Proliferation of nuclear materials and classified information poses grave threats to national security.
This can include nuclear weapons program knowledge as well as the potential for theft and diversion of uranium feedstocks and special nuclear materials (SNMs, i.e., enriched uranium and plutonium). Uranium oxides, principally UO₂, are widely used as fuel in reactors and are the most common form of illicitly trafficked SNM. It is therefore crucial to develop nuclear forensic signatures and methods that can determine points of origin, synthesis processes and storage conditions, and intent to do harm. While baseline nuclear forensic methods (e.g., inductively coupled plasma, ICP, secondary-ion mass spectrometry, SIMS, and scanning electron microscopy, SEM) are effective in many cases, analysis of recovered material is still often incomplete, such as with micro-particles, which present challenges of small sample size, heterogeneity, and the presence of multiple phases. Moreover, if the processing history for the parent material is unknown, or if characteristics are not retrievable from nuclear databases, then baseline methods (phase identification, impurity quantification, and isotope analysis) will be less conclusive. Therefore, there is an ongoing and urgent need for additional signatures and new methods to further constrain forensic analysis. Molecular signatures (i.e., molecular structures of trace impurity metals and dopants, their oxidation states, and host phase structural defects) encode nuanced information about individual chemical processing steps used during synthesis, independent of feedstock origin or final product.
◇ ◇ ◇ ◇
◆ **Explore the material**
a - Say whether each statement below agrees with the nuclear forensics passage, answering yes or no and quoting the words of the passage that decide it. (i) Uranium oxides are the most common form of illicitly trafficked special nuclear material. (ii) Baseline nuclear forensic methods give a complete analysis of recovered material in almost every case. (iii) Molecular signatures depend on the feedstock origin of the material.
b - Pick up the nuclear forensics passage right after its last sentence and carry it on for one more paragraph.
◇ ◇ ◇ ◇
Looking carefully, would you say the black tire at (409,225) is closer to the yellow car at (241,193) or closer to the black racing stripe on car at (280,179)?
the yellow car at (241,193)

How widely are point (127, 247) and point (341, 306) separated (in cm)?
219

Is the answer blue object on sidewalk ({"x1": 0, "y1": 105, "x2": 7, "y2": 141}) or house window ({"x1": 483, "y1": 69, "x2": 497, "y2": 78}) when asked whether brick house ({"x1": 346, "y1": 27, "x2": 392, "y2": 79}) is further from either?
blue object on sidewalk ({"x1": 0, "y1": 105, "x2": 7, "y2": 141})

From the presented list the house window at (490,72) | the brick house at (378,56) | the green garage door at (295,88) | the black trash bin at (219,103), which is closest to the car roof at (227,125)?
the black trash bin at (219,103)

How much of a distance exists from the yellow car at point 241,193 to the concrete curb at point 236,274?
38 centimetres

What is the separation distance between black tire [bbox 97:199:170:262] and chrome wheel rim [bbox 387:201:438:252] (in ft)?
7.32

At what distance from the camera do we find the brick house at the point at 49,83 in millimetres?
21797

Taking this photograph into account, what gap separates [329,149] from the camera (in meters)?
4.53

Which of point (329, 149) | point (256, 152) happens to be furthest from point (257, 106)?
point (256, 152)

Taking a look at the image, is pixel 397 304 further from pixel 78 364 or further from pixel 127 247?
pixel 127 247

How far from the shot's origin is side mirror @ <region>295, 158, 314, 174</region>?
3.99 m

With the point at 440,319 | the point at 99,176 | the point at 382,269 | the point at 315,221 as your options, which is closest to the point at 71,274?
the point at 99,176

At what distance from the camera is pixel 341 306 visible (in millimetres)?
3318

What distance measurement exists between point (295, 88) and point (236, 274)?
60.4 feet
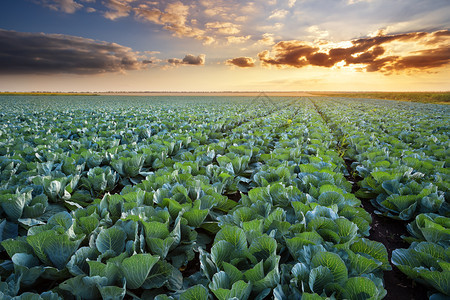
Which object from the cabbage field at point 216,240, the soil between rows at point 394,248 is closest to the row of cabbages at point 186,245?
the cabbage field at point 216,240

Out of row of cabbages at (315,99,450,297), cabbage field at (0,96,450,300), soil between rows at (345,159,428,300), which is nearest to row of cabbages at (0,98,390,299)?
cabbage field at (0,96,450,300)

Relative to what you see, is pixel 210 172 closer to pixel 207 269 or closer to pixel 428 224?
pixel 207 269

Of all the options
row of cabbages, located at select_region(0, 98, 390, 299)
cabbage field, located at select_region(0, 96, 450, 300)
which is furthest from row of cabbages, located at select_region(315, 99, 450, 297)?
row of cabbages, located at select_region(0, 98, 390, 299)

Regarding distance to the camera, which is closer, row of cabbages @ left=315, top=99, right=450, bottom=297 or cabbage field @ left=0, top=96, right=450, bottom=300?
cabbage field @ left=0, top=96, right=450, bottom=300

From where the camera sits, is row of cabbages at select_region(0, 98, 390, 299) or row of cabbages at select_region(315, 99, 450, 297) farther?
row of cabbages at select_region(315, 99, 450, 297)

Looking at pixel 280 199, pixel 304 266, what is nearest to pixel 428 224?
pixel 280 199

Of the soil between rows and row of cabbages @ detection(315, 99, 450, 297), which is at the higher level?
row of cabbages @ detection(315, 99, 450, 297)

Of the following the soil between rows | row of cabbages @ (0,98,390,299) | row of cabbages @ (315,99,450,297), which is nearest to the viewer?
row of cabbages @ (0,98,390,299)

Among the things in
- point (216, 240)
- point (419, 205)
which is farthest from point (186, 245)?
point (419, 205)

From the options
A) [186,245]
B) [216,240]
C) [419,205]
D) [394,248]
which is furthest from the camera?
[419,205]

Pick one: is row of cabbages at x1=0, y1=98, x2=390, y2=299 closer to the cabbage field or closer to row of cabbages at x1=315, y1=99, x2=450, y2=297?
the cabbage field

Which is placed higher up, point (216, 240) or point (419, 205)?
point (216, 240)

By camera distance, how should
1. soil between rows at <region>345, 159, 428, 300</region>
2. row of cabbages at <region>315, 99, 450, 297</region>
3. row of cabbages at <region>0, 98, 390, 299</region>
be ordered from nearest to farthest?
row of cabbages at <region>0, 98, 390, 299</region> < row of cabbages at <region>315, 99, 450, 297</region> < soil between rows at <region>345, 159, 428, 300</region>

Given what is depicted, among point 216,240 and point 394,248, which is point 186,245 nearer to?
◇ ◇ ◇ ◇
◆ **Answers provided**
a -
(i) Yes: "Uranium oxides, principally UO₂, are widely used as fuel in reactors and are the most common form of illicitly trafficked SNM."
(ii) No: "analysis of recovered material is still often incomplete"
(iii) No: "independent of feedstock origin or final product"

b -
Stoichiometric technological UO₂ corrodes over time to U(VI) oxyhydroxide (e.g., meta-schoepite minerals) at low temperatures or to U₃O₈ at high temperatures. Crucially, the intermediate alteration products—UO₂+x (x = 0–0.25) and more oxidized products—have unique molecular signatures that can be detected using X-ray absorption spectroscopy (XAS). In contrast, molecular signatures cannot be extracted from traditional mass spectroscopy-based forensic techniques, which provide primarily compositional information (including nuclear mass), are slow (requiring weeks of preparation), and are destructive to samples. Moreover, while X-ray diffraction (XRD) can quantify unit cell contraction upon UO2 oxidation in pure bulk materials, it is very difficult to use XRD to detect and quantify unit cell changes in small particles (nano- to micro-scale) embedded in complex materials such as soils, which is an important category of forensic samples. Although uraninite oxidation has been the focus of much research over the years, there remain important gaps in our knowledge of the reaction pathway and process rates under environmental conditions. These gaps are particularly significant in the context of forensic analyses, where alteration pathways and kinetics accuracy are critical.